### Exercise directions
Reproduce the listing below word for word, keeping every line as it appears.

### Exercise material
+ + + +

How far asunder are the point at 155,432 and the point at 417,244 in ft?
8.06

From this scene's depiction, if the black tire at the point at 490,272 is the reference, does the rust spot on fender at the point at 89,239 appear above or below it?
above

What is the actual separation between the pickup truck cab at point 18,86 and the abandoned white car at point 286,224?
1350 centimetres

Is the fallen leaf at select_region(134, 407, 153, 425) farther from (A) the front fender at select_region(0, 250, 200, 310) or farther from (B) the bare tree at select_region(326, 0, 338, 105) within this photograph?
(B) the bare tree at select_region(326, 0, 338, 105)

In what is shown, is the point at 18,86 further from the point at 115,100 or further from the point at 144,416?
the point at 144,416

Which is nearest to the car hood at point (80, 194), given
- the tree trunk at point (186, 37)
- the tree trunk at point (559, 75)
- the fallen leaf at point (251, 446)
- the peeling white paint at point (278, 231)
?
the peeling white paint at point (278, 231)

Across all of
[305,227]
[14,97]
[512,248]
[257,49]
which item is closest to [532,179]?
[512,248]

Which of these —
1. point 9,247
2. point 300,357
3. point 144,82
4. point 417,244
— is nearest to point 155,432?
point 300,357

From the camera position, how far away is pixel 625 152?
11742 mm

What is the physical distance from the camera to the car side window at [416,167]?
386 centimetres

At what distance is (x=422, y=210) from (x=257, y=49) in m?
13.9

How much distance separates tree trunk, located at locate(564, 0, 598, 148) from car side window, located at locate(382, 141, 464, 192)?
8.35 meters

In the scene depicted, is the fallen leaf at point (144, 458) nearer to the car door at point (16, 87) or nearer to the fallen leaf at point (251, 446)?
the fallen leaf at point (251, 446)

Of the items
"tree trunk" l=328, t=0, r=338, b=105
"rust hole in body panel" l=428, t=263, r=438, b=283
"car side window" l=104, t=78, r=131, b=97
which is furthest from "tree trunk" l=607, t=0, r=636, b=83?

+ + + +

### Answer to this exercise
How far asunder are the point at 155,432 and the point at 417,244 in ft?
8.06

From this scene's depiction, if the black tire at the point at 490,272 is the reference, does the rust spot on fender at the point at 89,239 appear above or below it?
above

What is the actual separation between the pickup truck cab at point 18,86 and the abandoned white car at point 286,224?
1350 centimetres

Is the fallen leaf at select_region(134, 407, 153, 425) farther from (A) the front fender at select_region(0, 250, 200, 310) or farther from (B) the bare tree at select_region(326, 0, 338, 105) within this photograph?
(B) the bare tree at select_region(326, 0, 338, 105)

In what is shown, is the point at 18,86 further from the point at 115,100 or further from the point at 144,416?
the point at 144,416

Which is nearest to the car hood at point (80, 194), given
- the tree trunk at point (186, 37)
- the tree trunk at point (559, 75)
- the fallen leaf at point (251, 446)
- the peeling white paint at point (278, 231)
?
the peeling white paint at point (278, 231)

Across all of
[305,227]
[14,97]
[512,248]
[257,49]
which item is closest to [532,179]?
[512,248]

Which of these —
1. point 9,247
2. point 300,357
3. point 144,82
4. point 417,244
— is nearest to point 155,432?
point 300,357

From the camera position, how far away is pixel 625 152?
11742 mm

What is the physical distance from the camera to the car side window at [416,167]?
386 centimetres

At what distance is (x=422, y=210) from (x=257, y=49) in m?
13.9

How much distance separates tree trunk, located at locate(564, 0, 598, 148) from car side window, located at locate(382, 141, 464, 192)?
8.35 meters

In the scene depicted, is the fallen leaf at point (144, 458) nearer to the car door at point (16, 87) or nearer to the fallen leaf at point (251, 446)?
the fallen leaf at point (251, 446)

Of the items
"tree trunk" l=328, t=0, r=338, b=105
"rust hole in body panel" l=428, t=263, r=438, b=283
"car side window" l=104, t=78, r=131, b=97
which is furthest from "tree trunk" l=607, t=0, r=636, b=83?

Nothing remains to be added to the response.